Introducing Hills Handcrafted
Right now, it’s a very big shed.
It’s a very big shed on a very big plot of land that will eventually hold the very big ideas of five young winemakers: a co-working winery they hope you’ll come to recognise as Hills Handcrafted.
Still in the construction stage, Hills Handcrafted will be up and running by February 2017, and will be opening for the occasional event to showcase what the result of five determined winemakers sharing a shed tastes like.
Stay tuned for further details.
Turon White purchased the land in 2014 and runs Turon Wines with his partner Alex Daniel, a physio in her own right; Nick Dugmore releases wine under the label The Stoke; Bec Dugmore is about to start her own label after a short stint away from winemaking; and Lucy Kendall, who is currently in the process of doing her masters, heads up Cultivar Fine Wines and George, a label you may have seen on a wine list at the best restaurant in Australia.
They are the industry’s fresh blood, and their aim is to break into a market that they see as geared against inventive and innovative winemakers at the beginning of their careers.
“It’s just the outlay because we’re all very small,” Turon says.

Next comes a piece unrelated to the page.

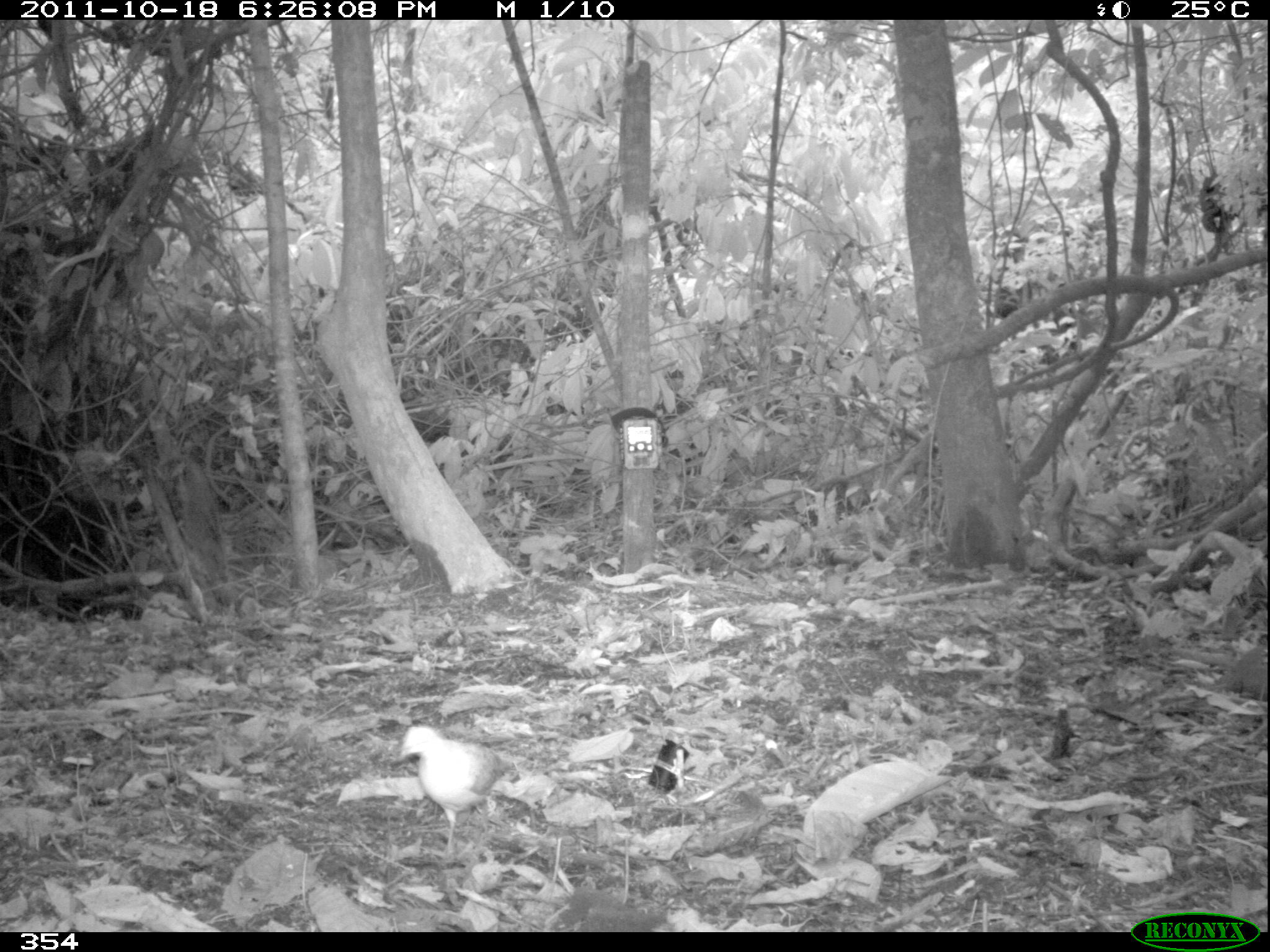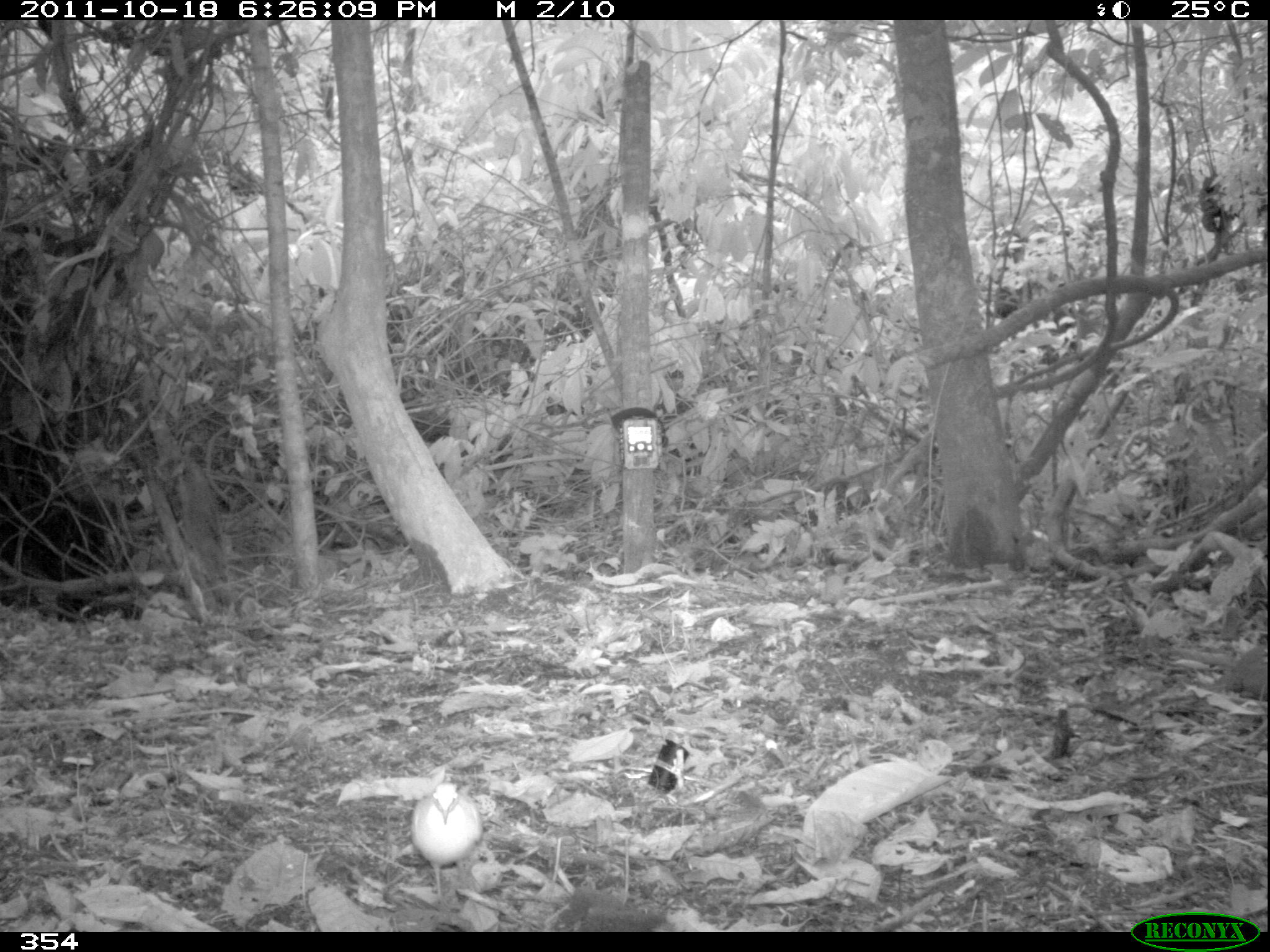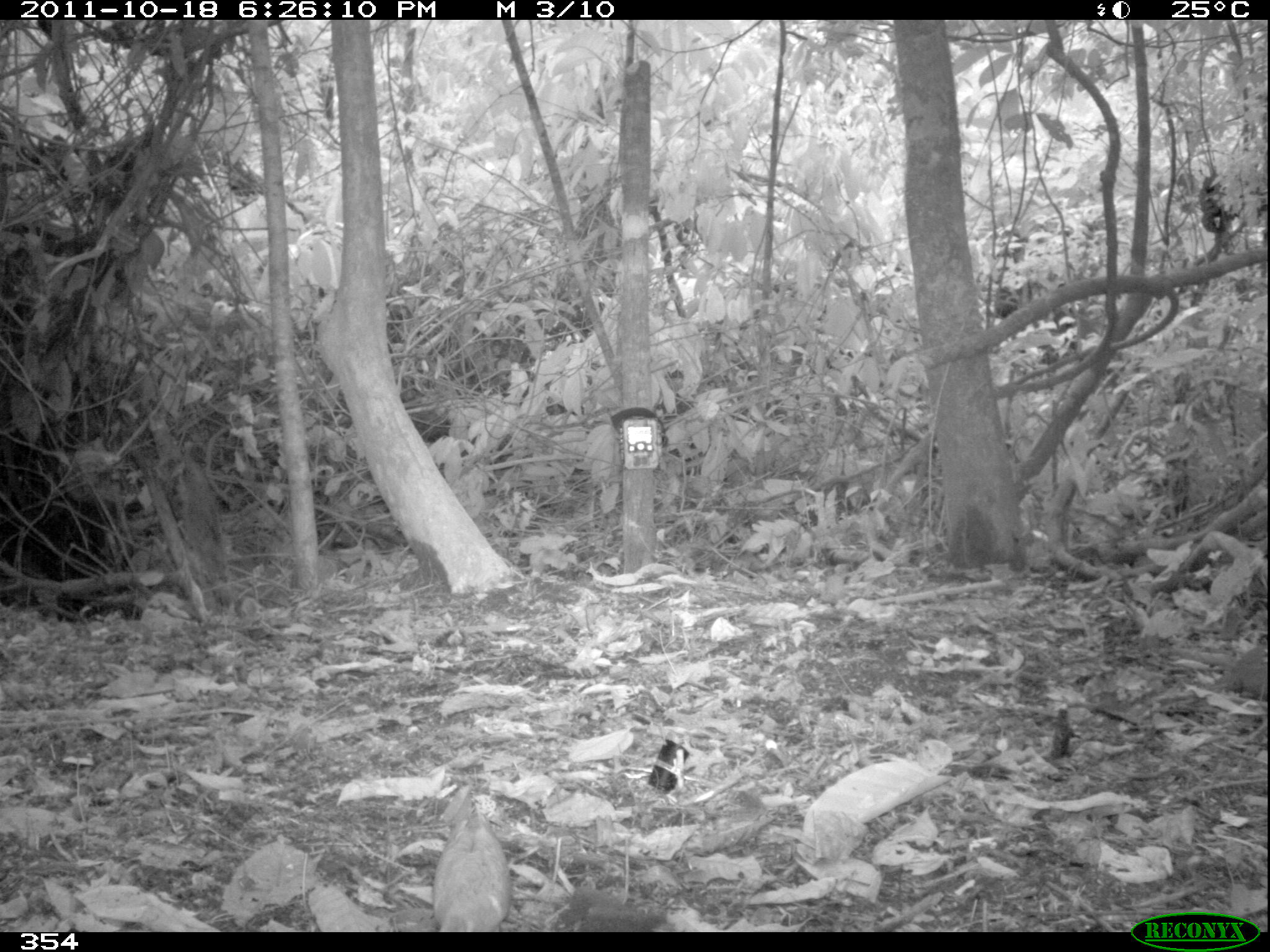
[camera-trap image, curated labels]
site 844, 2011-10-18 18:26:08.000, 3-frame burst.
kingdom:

“Unless you’ve got a bank giving you a million dollars, it’s really hard to get in… so this way we can all get involved and help each other out to get started, because if you’re spreading the cost of a winery across the whole group, everything’s much more accessible.”
The financial benefit is one aspect, but it’s also the creative control that comes from making your own wine as you see fit.

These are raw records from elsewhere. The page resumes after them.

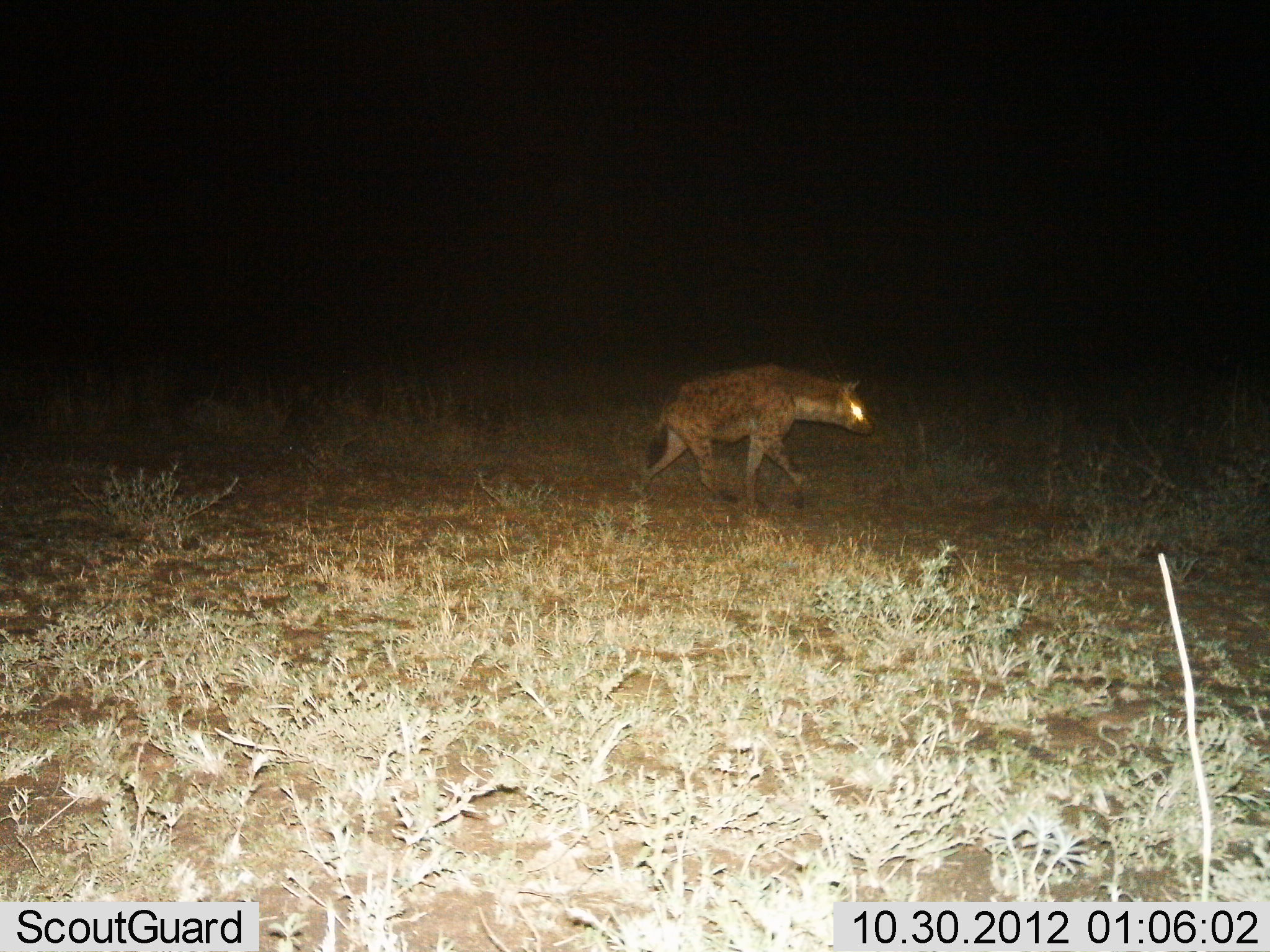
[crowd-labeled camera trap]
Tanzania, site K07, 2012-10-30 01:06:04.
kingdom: Animalia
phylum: Chordata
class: Mammalia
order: Carnivora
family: Hyaenidae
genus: Crocuta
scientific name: Crocuta crocuta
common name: spotted hyena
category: hyenaspotted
Hyenaspotted (spotted hyena) (Crocuta crocuta), count 1. Behavior (volunteer vote fractions): standing 10%, resting 0%, moving 90%, interacting 0%. Young present (vote fraction): 0%. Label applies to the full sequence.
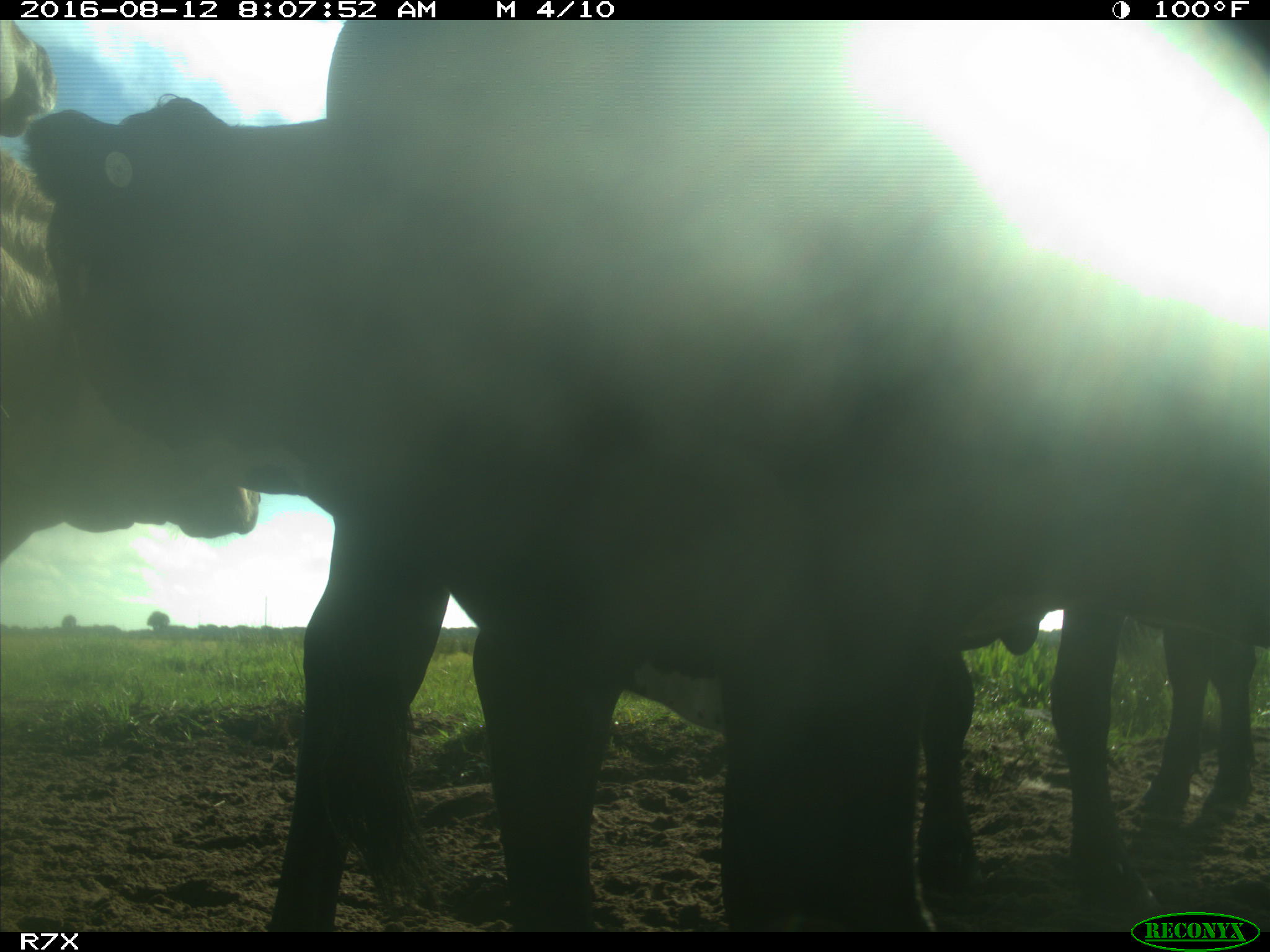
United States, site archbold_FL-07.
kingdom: Animalia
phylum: Chordata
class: Mammalia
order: Artiodactyla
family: Bovidae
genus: Bos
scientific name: Bos taurus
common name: domestic cow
Bos taurus (domestic cow).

“There’s quite a lot of places where you can have wine made on contract, there’s not very many places where they’ll just give you a corner of space to do your thing,” Bec says.

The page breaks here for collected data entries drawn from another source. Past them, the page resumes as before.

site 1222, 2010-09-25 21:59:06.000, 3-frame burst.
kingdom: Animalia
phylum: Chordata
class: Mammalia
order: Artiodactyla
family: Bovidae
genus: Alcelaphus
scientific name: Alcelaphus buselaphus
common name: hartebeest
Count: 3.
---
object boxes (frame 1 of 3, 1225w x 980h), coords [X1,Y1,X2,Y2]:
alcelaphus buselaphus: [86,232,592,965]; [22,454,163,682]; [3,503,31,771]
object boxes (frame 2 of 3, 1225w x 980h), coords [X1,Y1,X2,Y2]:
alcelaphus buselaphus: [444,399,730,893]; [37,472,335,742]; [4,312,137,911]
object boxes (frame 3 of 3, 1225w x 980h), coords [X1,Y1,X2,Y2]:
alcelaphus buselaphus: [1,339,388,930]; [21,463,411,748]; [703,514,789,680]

“I looked into it because I want to make a couple of wines myself, but places are saying ‘you’re too small.’
“I say ‘I want to do a tonne,’ and they say ‘three would be better.’
“And then I want to do the work myself, I know what I want to do, and I don’t have the money to pay someone to do it, so I want to do it, but that’s hard to find a place that will just let you.”
“From my own personal experience, I’ve learnt so much more making my own wines than I ever have working at any winery, or at uni,” Lucy adds.
“And it’s all well and good to be able to be a technically trained winemaker, but when you’re the one making the shots, that’s ultimately the final decision, and you have to be responsive and really think outside the box – you have to be imaginative as well.”
With so much knowledge and experimentation coalescing under one tin roof, the end result of the project, they hope, is each of their brands contributing to an increasingly diversified and dynamic wine market.
“Back in the day you wanted security,” Nick says.
“You wanted to put down Penfold’s so nobody would ask you a question. You could put it down and step back into the crowd, but now there’s just a huge scene for people who want some different things, and an interesting story behind it.”
And what better story than five entrepreneurial men and women of wine pooling their resources and forging their own path onto your dinner table.
“We all have quite a high standard of winemaking, of what we want, and I think that’s why I want everyone who’s here [to be] here, because we’re setting a very high bar for ourselves,” Turon says.
“I always believe in working with people of the same ideals. You can achieve so much more than you can by yourself. And I can go out and work my arse off, but then if we’ve got all of us doing it together… it makes sense.”